**Work request 1**
Decide whether each statement below agrees with the Pandas journal entry, answering yes or no and quoting the deciding words of the entry exactly: (a) the entry states that 2.5 million terabytes of new data are created daily; (b) the author will use PyCharm in this journal; (c) Pandas provides a Data Frame structure for storing, organizing, and cleaning a dataset.
**Work request 2**
Reproduce word for word the part of the Pandas journal entry that opens with the words containing "Imagine 100 dots" and closes with "an impactful aid.".

**Document extract**
=-=-=
Imagine 10 dots in your mind.
Imagine 100 dots in your mind.
Now imagine 2,500,000,000,000 dots, or bytes for that matter. This is simply inconceivable for the human mind. So, what do humans do when they cannot understand something? They analyze it, and as such, Data Science is born.
The field of Data Science is expanding. 90% of the internet was created in the last two years, and 2.5 million terabytes of new data are created daily. Information is evolving into a microcosm in the world economy, with this digital collection of 1’s and 0’s quickly transforming itself into material wealth. But, like all raw materials, raw data must be mined and processed before gaining any inherent value. So, in this journal I will be documenting my journey in learning how to process data sets, and why the Pandas software library has been such an impactful aid.
To begin, you will need to have access to Python. There are multiple IDE’s to choose from before installing Python: Sublime, Atom, PyCharm, etc. Though in this journal, I will be using Eclipse + PyDev. Once Python is installed, we will need to install Pandas - which provides us with a Data Frame structure to store, organize, and clean our dataset.
=-=-=
**Dataset content**

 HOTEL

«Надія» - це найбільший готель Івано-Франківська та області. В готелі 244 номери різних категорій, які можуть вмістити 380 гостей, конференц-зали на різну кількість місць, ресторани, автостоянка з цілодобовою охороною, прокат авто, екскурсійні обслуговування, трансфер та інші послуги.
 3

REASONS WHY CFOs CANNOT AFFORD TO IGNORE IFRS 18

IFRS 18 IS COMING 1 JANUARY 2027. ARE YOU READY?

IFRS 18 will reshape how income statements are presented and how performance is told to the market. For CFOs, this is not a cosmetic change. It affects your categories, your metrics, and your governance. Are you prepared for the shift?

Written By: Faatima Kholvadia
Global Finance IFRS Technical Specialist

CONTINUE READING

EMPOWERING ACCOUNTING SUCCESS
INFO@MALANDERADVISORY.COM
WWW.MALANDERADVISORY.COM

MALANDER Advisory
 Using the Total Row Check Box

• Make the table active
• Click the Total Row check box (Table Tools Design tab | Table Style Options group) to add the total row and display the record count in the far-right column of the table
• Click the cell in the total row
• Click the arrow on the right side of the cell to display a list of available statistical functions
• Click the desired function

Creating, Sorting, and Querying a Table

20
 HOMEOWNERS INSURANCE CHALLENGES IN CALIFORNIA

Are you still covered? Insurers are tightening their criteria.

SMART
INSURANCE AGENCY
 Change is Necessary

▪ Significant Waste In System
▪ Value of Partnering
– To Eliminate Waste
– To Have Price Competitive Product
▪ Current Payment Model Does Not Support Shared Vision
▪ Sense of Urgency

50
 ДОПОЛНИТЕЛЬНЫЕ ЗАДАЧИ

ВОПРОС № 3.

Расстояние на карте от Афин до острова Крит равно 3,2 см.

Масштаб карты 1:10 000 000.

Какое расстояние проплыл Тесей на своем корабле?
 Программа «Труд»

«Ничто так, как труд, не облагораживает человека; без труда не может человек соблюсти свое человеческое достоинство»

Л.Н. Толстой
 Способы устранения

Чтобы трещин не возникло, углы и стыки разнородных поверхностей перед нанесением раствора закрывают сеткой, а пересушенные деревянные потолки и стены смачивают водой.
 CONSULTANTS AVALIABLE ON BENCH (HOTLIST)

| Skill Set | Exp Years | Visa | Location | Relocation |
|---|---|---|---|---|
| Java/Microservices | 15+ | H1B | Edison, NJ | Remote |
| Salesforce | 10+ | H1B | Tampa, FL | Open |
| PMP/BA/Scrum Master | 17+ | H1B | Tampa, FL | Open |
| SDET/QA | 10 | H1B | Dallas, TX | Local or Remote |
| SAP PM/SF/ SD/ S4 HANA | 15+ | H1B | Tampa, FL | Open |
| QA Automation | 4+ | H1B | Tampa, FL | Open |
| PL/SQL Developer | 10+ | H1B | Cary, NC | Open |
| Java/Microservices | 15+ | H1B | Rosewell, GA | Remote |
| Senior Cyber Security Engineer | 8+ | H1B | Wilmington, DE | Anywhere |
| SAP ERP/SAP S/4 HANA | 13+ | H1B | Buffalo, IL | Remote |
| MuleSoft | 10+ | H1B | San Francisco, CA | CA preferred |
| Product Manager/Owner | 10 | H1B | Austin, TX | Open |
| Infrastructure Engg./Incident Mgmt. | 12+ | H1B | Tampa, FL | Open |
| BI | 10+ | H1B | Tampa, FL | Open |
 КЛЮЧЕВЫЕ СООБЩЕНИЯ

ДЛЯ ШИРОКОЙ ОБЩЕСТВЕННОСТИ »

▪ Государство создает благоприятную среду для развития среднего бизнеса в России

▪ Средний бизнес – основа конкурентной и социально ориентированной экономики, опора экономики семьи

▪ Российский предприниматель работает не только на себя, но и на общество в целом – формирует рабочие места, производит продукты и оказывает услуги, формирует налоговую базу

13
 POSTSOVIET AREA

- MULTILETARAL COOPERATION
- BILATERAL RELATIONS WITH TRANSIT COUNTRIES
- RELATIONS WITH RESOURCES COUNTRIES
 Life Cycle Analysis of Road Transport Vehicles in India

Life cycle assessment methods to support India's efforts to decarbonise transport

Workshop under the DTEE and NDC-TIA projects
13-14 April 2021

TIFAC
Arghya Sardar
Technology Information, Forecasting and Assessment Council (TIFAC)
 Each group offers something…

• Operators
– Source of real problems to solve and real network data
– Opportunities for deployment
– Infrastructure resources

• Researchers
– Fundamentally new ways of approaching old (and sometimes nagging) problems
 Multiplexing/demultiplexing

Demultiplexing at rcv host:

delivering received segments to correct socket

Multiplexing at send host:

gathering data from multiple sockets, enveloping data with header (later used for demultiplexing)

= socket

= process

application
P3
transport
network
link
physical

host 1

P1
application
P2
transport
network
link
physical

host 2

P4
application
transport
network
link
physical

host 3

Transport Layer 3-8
=-=-=
**Problem solution 1**
(a) Yes: "2.5 million terabytes of new data are created daily"
(b) No: "Though in this journal, I will be using Eclipse + PyDev."
(c) Yes: "which provides us with a Data Frame structure to store, organize, and clean our dataset"

**Problem solution 2**
Imagine 100 dots in your mind.
Now imagine 2,500,000,000,000 dots, or bytes for that matter. This is simply inconceivable for the human mind. So, what do humans do when they cannot understand something? They analyze it, and as such, Data Science is born.
The field of Data Science is expanding. 90% of the internet was created in the last two years, and 2.5 million terabytes of new data are created daily. Information is evolving into a microcosm in the world economy, with this digital collection of 1’s and 0’s quickly transforming itself into material wealth. But, like all raw materials, raw data must be mined and processed before gaining any inherent value. So, in this journal I will be documenting my journey in learning how to process data sets, and why the Pandas software library has been such an impactful aid.